Most RAM manufacturers won't state that their memory will be compatible with all boards, but at the end of the day it's still just RAM. By using that rule, if your board takes DDR3, then any DDR3 from any company, will work. As long as it's around the same speed (anything faster will run its clocks lower to work), and the same pin count (200-pin, 240-pin, etc).
You can buy any of the G.Skill kits, as long as it's the same DDR type as your motherboard. Your Gigabyte EP45T-UD3LR takes DDR3 memory, so you'll be fine. Get any of their dual-channel DDR3 kits and away you go!
Hello again Tweakers,
I'm going to get some watercooling for my rig and wanted to know if the new Corsair H110 will fit in my NZXT Phantom 410 without additional hole modifications (like the Kraken X60), or if I should just go with the H100i which I know fits.
The NZXT Phantom 410 should be able to house Corsair's H100 cooler, but it would be up to you if you want to go for the newer H100i. From what I've read in preparation for this question, Corsair's H100 will fit into the NZXT Phantom 410.
For peace of mind, I would go for the Corsair H100i, as you said - you know it works. That way you won't be worried when installing it. Let us know how you go! Definitely comment back here when you finish the build and let us know how you went!

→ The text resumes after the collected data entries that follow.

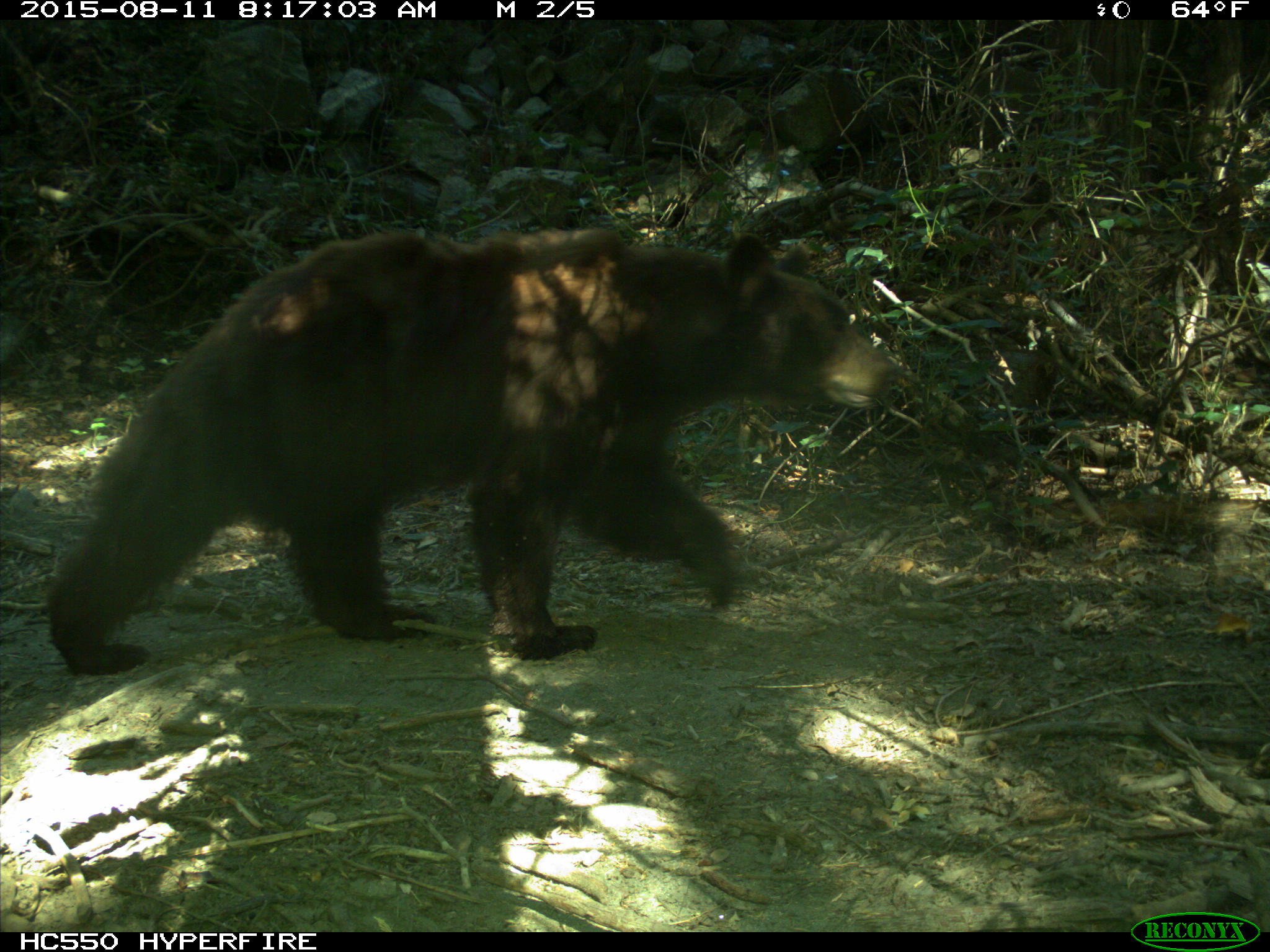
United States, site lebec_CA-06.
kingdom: Animalia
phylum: Chordata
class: Mammalia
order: Carnivora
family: Ursidae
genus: Ursus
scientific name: Ursus americanus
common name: american black bear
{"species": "Ursus americanus (american black bear)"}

Edit: I read the question wrong, and presumed you wrote "H100". The H110 is a 280mm unit, so by the looks of the Phantom 410, it will not fit. The H100i, however, will fit - so my recommendation is the same - go for the H100i!
I have a EVGA GeForce GTX 680 4GB w/Backplate GPU card. Do you think a SILVERSTONE ST45SF-G 450W SFX12V PSU is enough to power up for a M-ITX setup? Because I have a SILVERSTONE FT-03 MINI case which only fits a SFX 12V PSU.
Normally I'd be fearful of recommending a 450W PSU for a video card like that, but from EVGA's own website, the maximum power draw of that GPU is 195W. If you don't overclock the EVGA GeForce GTX 680, then the rest of your system - let's say it's a Core i7, 8-16GB of RAM, SSD and a few days - should be fine.
The actual power draw is always different to what people think, and companies like EVGA will state that the requirements are a 'minimum of 550 Watt power supply', but that is usually an older PSU, or a non-brand name PSU. Silverstone make some great power supplies, so you should be fine.